## [To be done]
Quote the data below in full, please, without altering anything.

- - - - - - -

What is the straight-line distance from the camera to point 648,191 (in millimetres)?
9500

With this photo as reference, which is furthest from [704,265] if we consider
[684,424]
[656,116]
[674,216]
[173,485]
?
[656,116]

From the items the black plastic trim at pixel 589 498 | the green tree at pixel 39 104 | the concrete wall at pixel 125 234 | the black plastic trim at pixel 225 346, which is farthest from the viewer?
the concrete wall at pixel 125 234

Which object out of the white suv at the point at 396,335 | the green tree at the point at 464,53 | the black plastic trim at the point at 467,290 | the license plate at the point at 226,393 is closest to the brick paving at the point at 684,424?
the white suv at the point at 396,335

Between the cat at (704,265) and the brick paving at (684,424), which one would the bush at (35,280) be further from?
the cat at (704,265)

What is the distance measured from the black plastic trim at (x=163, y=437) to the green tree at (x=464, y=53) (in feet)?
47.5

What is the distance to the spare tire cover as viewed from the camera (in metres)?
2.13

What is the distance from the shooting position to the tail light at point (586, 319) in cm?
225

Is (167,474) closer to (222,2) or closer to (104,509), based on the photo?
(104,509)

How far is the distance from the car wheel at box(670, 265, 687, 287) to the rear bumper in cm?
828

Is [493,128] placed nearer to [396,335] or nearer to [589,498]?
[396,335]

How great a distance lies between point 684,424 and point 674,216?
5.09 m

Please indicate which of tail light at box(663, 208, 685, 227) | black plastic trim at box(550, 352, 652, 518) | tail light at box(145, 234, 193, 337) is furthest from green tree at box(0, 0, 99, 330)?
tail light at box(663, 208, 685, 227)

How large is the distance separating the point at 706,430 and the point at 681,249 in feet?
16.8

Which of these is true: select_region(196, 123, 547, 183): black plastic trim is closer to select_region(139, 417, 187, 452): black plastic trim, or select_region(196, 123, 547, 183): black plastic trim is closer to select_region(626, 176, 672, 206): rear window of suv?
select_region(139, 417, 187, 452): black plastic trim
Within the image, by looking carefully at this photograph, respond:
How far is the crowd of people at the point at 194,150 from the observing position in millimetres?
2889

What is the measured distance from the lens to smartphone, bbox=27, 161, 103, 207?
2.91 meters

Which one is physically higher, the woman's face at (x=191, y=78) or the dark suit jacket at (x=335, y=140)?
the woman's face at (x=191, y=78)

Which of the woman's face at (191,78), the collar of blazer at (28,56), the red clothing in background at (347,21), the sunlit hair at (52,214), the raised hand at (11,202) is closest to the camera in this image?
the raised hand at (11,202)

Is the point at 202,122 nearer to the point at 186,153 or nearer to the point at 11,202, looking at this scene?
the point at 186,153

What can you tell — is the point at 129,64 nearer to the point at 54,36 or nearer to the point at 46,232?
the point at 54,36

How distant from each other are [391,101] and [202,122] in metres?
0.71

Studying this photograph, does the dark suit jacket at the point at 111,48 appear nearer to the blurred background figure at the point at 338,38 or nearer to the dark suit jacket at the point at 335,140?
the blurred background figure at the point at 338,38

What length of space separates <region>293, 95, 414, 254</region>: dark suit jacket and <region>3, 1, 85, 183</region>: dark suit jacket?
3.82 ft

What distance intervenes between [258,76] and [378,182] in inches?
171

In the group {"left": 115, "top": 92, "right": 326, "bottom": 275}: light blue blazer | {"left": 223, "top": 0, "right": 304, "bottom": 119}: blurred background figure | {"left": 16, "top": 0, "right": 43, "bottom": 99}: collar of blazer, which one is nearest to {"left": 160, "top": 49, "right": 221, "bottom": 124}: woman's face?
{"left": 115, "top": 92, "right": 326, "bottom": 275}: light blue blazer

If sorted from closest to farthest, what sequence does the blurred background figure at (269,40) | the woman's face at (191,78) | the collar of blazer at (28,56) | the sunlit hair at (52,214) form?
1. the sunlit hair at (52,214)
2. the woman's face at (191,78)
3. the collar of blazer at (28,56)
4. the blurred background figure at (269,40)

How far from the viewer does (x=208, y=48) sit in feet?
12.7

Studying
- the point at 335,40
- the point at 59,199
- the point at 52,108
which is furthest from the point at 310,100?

- - - - - - -

## [Problem solution]
What is the straight-line distance from the camera to point 648,191 (in millimetres)?
9500

With this photo as reference, which is furthest from [704,265] if we consider
[684,424]
[656,116]
[674,216]
[173,485]
?
[656,116]

From the items the black plastic trim at pixel 589 498 | the green tree at pixel 39 104 | the concrete wall at pixel 125 234 | the black plastic trim at pixel 225 346, which is farthest from the viewer?
the concrete wall at pixel 125 234

Which object out of the white suv at the point at 396,335 | the green tree at the point at 464,53 | the black plastic trim at the point at 467,290 | the license plate at the point at 226,393 is closest to the brick paving at the point at 684,424?
the white suv at the point at 396,335

Between the cat at (704,265) and the brick paving at (684,424), which one would the bush at (35,280) be further from?
the cat at (704,265)

What is the distance measured from the black plastic trim at (x=163, y=437) to the green tree at (x=464, y=53) (in feet)?
47.5

What is the distance to the spare tire cover as viewed from the camera (in metres)?
2.13

What is the distance from the shooting position to the tail light at point (586, 319) in cm?
225

Is (167,474) closer to (222,2) or closer to (104,509), based on the photo?
(104,509)

How far is the distance from the car wheel at box(670, 265, 687, 287) to the rear bumper in cm?
828

Is [493,128] placed nearer to [396,335] or nearer to [589,498]?
[396,335]

How great a distance lies between point 684,424 and point 674,216?
5.09 m

Please indicate which of tail light at box(663, 208, 685, 227) | black plastic trim at box(550, 352, 652, 518) | tail light at box(145, 234, 193, 337) is furthest from green tree at box(0, 0, 99, 330)?
tail light at box(663, 208, 685, 227)

How large is the distance separating the point at 706,430 and the point at 681,249 in feet?
16.8

Which of these is true: select_region(196, 123, 547, 183): black plastic trim is closer to select_region(139, 417, 187, 452): black plastic trim, or select_region(196, 123, 547, 183): black plastic trim is closer to select_region(626, 176, 672, 206): rear window of suv?
select_region(139, 417, 187, 452): black plastic trim
Within the image, by looking carefully at this photograph, respond:
How far is the crowd of people at the point at 194,150 from the observing position in millimetres?
2889

What is the measured distance from the lens to smartphone, bbox=27, 161, 103, 207?
2.91 meters

Which one is physically higher, the woman's face at (x=191, y=78) or the dark suit jacket at (x=335, y=140)?
the woman's face at (x=191, y=78)

Which of the woman's face at (191,78), the collar of blazer at (28,56), the red clothing in background at (347,21), the sunlit hair at (52,214), the raised hand at (11,202) is closest to the camera in this image?
the raised hand at (11,202)

Is the point at 202,122 nearer to the point at 186,153 or nearer to the point at 11,202, looking at this scene?
the point at 186,153

What can you tell — is the point at 129,64 nearer to the point at 54,36 or nearer to the point at 46,232?
the point at 54,36

How distant from each other are [391,101] and [202,122] in metres?
0.71

Studying this photograph, does the dark suit jacket at the point at 111,48 appear nearer to the blurred background figure at the point at 338,38 or nearer to the dark suit jacket at the point at 335,140?
the blurred background figure at the point at 338,38

What length of space separates <region>293, 95, 414, 254</region>: dark suit jacket and <region>3, 1, 85, 183</region>: dark suit jacket?
3.82 ft

What distance intervenes between [258,76] and [378,182] in inches?
171

In the group {"left": 115, "top": 92, "right": 326, "bottom": 275}: light blue blazer | {"left": 223, "top": 0, "right": 304, "bottom": 119}: blurred background figure | {"left": 16, "top": 0, "right": 43, "bottom": 99}: collar of blazer, which one is nearest to {"left": 160, "top": 49, "right": 221, "bottom": 124}: woman's face?
{"left": 115, "top": 92, "right": 326, "bottom": 275}: light blue blazer

If sorted from closest to farthest, what sequence does the blurred background figure at (269,40) | the woman's face at (191,78) | the collar of blazer at (28,56) | the sunlit hair at (52,214) form?
1. the sunlit hair at (52,214)
2. the woman's face at (191,78)
3. the collar of blazer at (28,56)
4. the blurred background figure at (269,40)

How far from the viewer does (x=208, y=48) sit in feet?
12.7

Studying
- the point at 335,40
- the point at 59,199
- the point at 52,108
which is furthest from the point at 310,100?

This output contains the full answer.